ОТРЫВОК:
■ ■ ■

По крайнему нашему разумению, весь этот акт совершенно лишний. Он еще может быть терпим и понятен как отдельная живая картина, но отнюдь не как часть драмы. Все эти новые лица совершенно для драмы не нужны, все происходящие между ними разговоры не имеют с драмою ни малейшей связи, по крайней мере той связи, которая называется живою и органическою и которая в картине более или менее цельной одна только и может служить законным оправданием для введения тех или других подробностей. Правда, что личность Лизаветы, в первом акте очень сбитая и спутанная, здесь несколько выясняется, но это выяснение такого рода, что, пожалуй, лучше бы, если б его не было вовсе. Зритель хочет узнать мотивы, из которых вытекла несчастная страсть, он думает понять и объяснить их себе, надеется, наконец, набрести на что-нибудь человеческое, уловить хоть какой-нибудь луч, который вывел бы его из тюрьмы на свет вольный, и, к полному своему разочарованию, вынуждается автором (впрочем, помимо воли последнего) остановиться на том предположении, что вся эта драма есть не что иное, как дело рук Калистрата Григорьева. И невольным образом выражения «шкура ободранная», «псовка» и т. д., которыми так изобилует первый акт, остаются единственным мерилом для определения этой загадочной личности.
В третьем акте Ананий Яковлев, все еще не решаясь на крайность (он только бил жену, но это, как известно, еще не составляет крайности), уговаривает Лизавету «образумиться», жить, как «прочие добрые люди», но бабу, очевидно, обуял сам сатана, потому что она на все ласковые и разумные слова мужа отвечает бессмысленною брехотнею. Во время этих переговоров является бурмистр с выборными и объявляет Ананию господскую волю взять от него Лизавету и с ребенком. Выборные скроены по известной мерке; они говорят всякий невнятный вздор и сплошь оказываются дураками, подлецами и трусами. Лизавета уже готова идти за бурмистром и уходит только за перегородку, чтобы взять ребенка, но Ананий бежит вслед за нею. Через мгновенье раздается вопль и слышится голос Лизаветы: «Батюшки! убил младенца-то!» Ананий выбивает окно и убегает.
В этом акте есть действительно нечто похожее на драматическое движение, и характер Анания Яковлева получает, по временам, оттенки довольно человеческие. Но и здесь хорошие проблески совершенно утопают в куче разного ругательного мусора и бессмысленной, ничем не мотивированной Лизаветиной брехни. Во всяком случае, этот акт лучший и единственный, который вызывает в зрителе нечто похожее на мысль, хоть бы о том, что бывают же на свете такие разудивительные положения (оба положения здесь равно доказательны: и Лизаветы и Анания), что человек какою-то сверхъестественною силой устраняется от участия в своей собственной судьбе. Правда, что г. Писемский вводит зрителя в это положение путем чисто уголовным, но, судя по той закладке, которая положена в первых двух актах, мы и на это не имели права рассчитывать, а просто думали, что дело кончится тем, что Ананий кого ни на есть разразит, и разразит именно тем хладно-резонерским способом, к которому он так охотно прибегает в первом акте. Ну, а тут выходит, что убийство-то совершается словно как бы между делом. Стало быть, и на этом спасибо.

■ ■ ■

ЗАДАНИЯ:
#1 Ответьте на вопросы по отрывку:
(a) Чьих рук делом, по предположению из отрывка, оказывается вся драма?
(b) Кто приходит к Ананию вместе с выборными?
(c) Что делает Ананий сразу после вопля Лизаветы?
#2 Выпишите из отрывка все слова и выражения, взятые в кавычки.

■ ■ ■

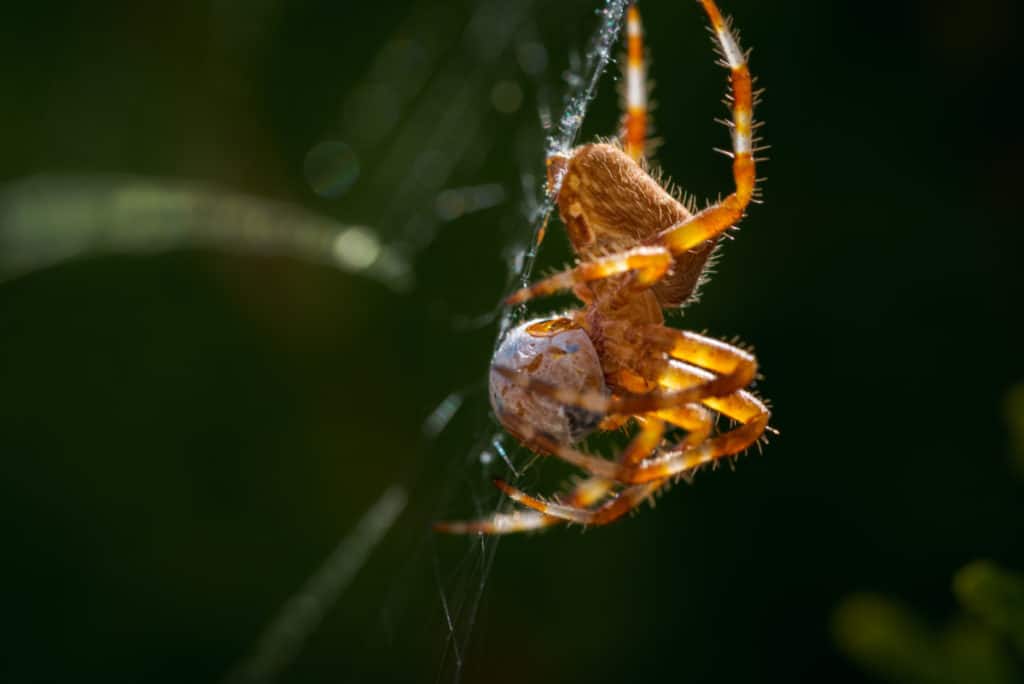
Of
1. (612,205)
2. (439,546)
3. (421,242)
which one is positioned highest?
(612,205)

■ ■ ■

ОТВЕТЫ:
#1
(a) Калистрата Григорьева.
(b) Бурмистр.
(c) Выбивает окно и убегает.

#2
«шкура ободранная»
«псовка»
«образумиться»
«прочие добрые люди»
«Батюшки! убил младенца-то!»